• _Description of the task_:
Skip the pictures and extract all of the lines exactly as written.

[Start Data excerpts]

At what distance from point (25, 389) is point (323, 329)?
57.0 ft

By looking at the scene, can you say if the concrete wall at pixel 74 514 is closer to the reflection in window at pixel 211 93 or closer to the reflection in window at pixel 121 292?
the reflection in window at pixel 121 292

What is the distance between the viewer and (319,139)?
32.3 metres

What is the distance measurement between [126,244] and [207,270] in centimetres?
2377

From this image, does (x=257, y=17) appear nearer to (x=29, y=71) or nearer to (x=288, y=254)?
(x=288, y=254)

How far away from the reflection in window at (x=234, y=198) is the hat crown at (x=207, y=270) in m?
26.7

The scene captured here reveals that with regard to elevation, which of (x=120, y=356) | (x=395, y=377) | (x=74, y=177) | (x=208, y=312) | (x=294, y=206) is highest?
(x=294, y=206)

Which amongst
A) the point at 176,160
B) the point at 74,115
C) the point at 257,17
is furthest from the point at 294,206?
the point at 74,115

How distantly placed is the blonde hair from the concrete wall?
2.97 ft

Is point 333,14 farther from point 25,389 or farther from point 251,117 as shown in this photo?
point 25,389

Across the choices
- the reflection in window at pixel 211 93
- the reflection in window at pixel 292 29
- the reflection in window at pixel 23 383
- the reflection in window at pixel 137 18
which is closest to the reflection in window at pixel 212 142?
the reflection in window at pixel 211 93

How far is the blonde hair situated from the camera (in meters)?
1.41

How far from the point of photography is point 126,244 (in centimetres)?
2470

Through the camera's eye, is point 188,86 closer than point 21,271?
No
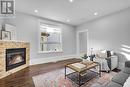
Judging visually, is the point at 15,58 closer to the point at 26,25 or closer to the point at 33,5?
the point at 26,25

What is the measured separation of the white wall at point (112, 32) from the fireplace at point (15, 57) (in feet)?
13.8

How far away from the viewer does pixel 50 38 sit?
6133mm

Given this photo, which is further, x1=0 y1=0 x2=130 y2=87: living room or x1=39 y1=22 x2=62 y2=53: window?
x1=39 y1=22 x2=62 y2=53: window

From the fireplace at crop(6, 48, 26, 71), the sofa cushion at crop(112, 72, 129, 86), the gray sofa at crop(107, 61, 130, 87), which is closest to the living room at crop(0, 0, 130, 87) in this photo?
the fireplace at crop(6, 48, 26, 71)

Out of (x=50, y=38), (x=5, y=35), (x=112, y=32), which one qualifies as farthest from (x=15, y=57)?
(x=112, y=32)

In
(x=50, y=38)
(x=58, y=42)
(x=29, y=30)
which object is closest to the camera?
(x=29, y=30)

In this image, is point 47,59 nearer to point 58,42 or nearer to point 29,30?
point 58,42

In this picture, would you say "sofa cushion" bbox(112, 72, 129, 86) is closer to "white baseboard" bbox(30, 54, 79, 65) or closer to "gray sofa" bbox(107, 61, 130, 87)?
"gray sofa" bbox(107, 61, 130, 87)

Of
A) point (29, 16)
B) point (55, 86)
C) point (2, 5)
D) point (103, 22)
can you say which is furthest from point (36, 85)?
point (103, 22)

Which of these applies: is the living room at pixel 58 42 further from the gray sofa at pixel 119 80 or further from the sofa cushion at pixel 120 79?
the sofa cushion at pixel 120 79

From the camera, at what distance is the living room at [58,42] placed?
9.89ft

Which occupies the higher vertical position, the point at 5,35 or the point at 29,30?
the point at 29,30

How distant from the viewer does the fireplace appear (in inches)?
136

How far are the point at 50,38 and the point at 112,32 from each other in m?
3.84
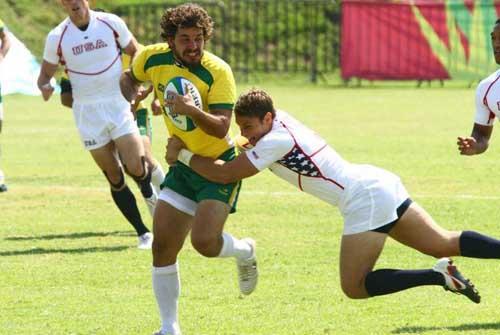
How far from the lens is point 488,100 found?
30.7 feet

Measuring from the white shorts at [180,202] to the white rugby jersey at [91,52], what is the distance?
404 cm

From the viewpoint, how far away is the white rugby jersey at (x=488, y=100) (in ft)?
30.5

[End Data excerpts]

• _Full answer_:
At what distance from point (25, 389) is point (323, 329)?
57.0 ft

By looking at the scene, can you say if the concrete wall at pixel 74 514 is closer to the reflection in window at pixel 211 93 or closer to the reflection in window at pixel 121 292?
the reflection in window at pixel 121 292

What is the distance between the viewer and (319,139)?
32.3 metres

What is the distance measurement between [126,244] and [207,270] in centimetres?
2377

From this image, does (x=257, y=17) appear nearer to (x=29, y=71) or nearer to (x=288, y=254)?
(x=288, y=254)

How far away from the reflection in window at (x=234, y=198) is the hat crown at (x=207, y=270) in m?
26.7

The scene captured here reveals that with regard to elevation, which of (x=120, y=356) | (x=395, y=377) | (x=74, y=177) | (x=208, y=312) | (x=294, y=206) is highest?
(x=294, y=206)

Which amongst
A) the point at 176,160
B) the point at 74,115
C) the point at 257,17
is furthest from the point at 294,206?
the point at 74,115

How distantly placed is the blonde hair from the concrete wall?
2.97 ft

Is point 333,14 farther from point 25,389 or farther from point 251,117 as shown in this photo?
point 25,389

Across the choices
- the reflection in window at pixel 211 93
- the reflection in window at pixel 292 29
- the reflection in window at pixel 23 383
- the reflection in window at pixel 137 18
which is closest to the reflection in window at pixel 212 142?
the reflection in window at pixel 211 93

How far is the blonde hair situated from the camera (in meters)?
1.41

How far from the point of photography is point 126,244 (in centimetres)?
2470

Through the camera's eye, is point 188,86 closer than point 21,271?
No
Judging visually, is the point at 15,58 closer to the point at 26,25 or closer to the point at 33,5?
the point at 26,25

What is the measured separation of the white wall at point (112, 32) from the fireplace at point (15, 57) (in feet)?
13.8

How far away from the viewer does pixel 50 38 sit?
6133mm

Given this photo, which is further, x1=0 y1=0 x2=130 y2=87: living room or x1=39 y1=22 x2=62 y2=53: window?
x1=39 y1=22 x2=62 y2=53: window

From the fireplace at crop(6, 48, 26, 71), the sofa cushion at crop(112, 72, 129, 86), the gray sofa at crop(107, 61, 130, 87), which is closest to the living room at crop(0, 0, 130, 87) in this photo?
the fireplace at crop(6, 48, 26, 71)

Out of (x=50, y=38), (x=5, y=35), (x=112, y=32), which one qualifies as farthest from (x=15, y=57)?
(x=112, y=32)

In
(x=50, y=38)
(x=58, y=42)
(x=29, y=30)
which object is closest to the camera?
(x=29, y=30)

In this image, is point 47,59 nearer to point 58,42 or nearer to point 29,30?
point 58,42

In this picture, would you say "sofa cushion" bbox(112, 72, 129, 86) is closer to "white baseboard" bbox(30, 54, 79, 65) or closer to "gray sofa" bbox(107, 61, 130, 87)?
"gray sofa" bbox(107, 61, 130, 87)

Of
A) point (29, 16)
B) point (55, 86)
C) point (2, 5)
D) point (103, 22)
can you say which is furthest from point (36, 85)?
point (103, 22)

Which of these applies: is the living room at pixel 58 42 further from the gray sofa at pixel 119 80 or further from the sofa cushion at pixel 120 79?
the sofa cushion at pixel 120 79

From the camera, at what distance is the living room at [58,42] placed?
9.89ft

Which occupies the higher vertical position, the point at 5,35 or the point at 29,30?
the point at 29,30

How distant from the viewer does the fireplace appear (in inches)?
136

How far are the point at 50,38 and the point at 112,32 from each other in m?
3.84
How far from the lens is point 488,100 found?
30.7 feet

Measuring from the white shorts at [180,202] to the white rugby jersey at [91,52], what is the distance?
404 cm

From the viewpoint, how far away is the white rugby jersey at (x=488, y=100) (in ft)?
30.5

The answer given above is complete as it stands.